Problem details
How many lines in the entries below include the word "border"? Respond with the number only.

Given data below:

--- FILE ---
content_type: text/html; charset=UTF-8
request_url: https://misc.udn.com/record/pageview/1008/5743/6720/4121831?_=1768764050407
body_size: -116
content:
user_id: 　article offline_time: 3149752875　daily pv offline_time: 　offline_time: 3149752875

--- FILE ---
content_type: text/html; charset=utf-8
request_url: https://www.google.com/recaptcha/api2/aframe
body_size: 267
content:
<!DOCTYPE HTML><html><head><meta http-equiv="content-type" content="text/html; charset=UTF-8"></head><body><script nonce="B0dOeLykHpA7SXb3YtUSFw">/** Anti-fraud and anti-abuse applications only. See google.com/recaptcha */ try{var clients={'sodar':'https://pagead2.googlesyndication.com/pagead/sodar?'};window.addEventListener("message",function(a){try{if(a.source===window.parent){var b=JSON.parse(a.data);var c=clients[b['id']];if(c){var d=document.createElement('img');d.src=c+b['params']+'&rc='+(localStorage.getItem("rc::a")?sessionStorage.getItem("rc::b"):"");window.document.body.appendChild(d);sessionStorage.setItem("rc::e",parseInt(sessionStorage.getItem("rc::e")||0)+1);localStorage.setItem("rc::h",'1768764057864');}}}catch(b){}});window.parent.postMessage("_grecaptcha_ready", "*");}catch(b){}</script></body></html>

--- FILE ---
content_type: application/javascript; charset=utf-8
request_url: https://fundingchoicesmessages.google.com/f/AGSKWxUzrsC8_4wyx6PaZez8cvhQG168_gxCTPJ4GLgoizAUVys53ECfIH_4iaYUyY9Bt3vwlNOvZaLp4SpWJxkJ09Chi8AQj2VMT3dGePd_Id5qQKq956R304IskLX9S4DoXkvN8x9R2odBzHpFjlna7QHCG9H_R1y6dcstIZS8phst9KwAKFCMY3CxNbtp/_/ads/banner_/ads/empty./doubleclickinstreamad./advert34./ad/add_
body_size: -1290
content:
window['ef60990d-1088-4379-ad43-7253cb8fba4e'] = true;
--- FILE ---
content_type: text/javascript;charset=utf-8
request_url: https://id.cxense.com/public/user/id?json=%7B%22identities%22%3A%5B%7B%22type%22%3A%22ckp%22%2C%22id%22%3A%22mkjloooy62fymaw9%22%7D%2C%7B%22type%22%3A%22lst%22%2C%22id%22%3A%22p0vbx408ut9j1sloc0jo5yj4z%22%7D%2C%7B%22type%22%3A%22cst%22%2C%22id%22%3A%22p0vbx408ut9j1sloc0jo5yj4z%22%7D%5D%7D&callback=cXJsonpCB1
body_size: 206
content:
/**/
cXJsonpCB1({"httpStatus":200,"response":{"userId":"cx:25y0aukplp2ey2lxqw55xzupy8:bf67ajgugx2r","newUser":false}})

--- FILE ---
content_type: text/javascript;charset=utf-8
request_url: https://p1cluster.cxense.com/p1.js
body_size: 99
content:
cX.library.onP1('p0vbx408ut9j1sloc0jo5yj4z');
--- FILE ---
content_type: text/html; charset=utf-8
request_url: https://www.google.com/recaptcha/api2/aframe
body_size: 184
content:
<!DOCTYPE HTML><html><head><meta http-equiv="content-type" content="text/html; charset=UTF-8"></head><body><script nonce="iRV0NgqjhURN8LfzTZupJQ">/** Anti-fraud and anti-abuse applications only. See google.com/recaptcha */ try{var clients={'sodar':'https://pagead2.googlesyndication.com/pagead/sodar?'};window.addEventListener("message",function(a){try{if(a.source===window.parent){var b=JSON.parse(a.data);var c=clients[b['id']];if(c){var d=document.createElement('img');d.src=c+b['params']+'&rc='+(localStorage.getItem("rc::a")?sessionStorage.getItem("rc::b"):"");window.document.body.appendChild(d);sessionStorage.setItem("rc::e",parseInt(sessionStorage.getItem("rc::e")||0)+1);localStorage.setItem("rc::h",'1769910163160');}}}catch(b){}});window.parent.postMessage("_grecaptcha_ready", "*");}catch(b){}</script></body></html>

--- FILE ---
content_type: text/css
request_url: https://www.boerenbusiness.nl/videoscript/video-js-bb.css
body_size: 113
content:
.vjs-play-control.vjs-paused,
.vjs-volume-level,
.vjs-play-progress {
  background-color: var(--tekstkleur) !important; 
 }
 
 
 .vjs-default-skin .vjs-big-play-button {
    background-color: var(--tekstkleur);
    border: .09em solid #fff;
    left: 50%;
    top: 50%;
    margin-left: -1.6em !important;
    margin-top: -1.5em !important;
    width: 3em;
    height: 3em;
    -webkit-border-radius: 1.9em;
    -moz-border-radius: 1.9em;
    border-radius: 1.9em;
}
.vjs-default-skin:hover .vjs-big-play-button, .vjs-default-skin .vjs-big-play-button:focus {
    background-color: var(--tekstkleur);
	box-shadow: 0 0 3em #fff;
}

End of Given data.

Output of the task
4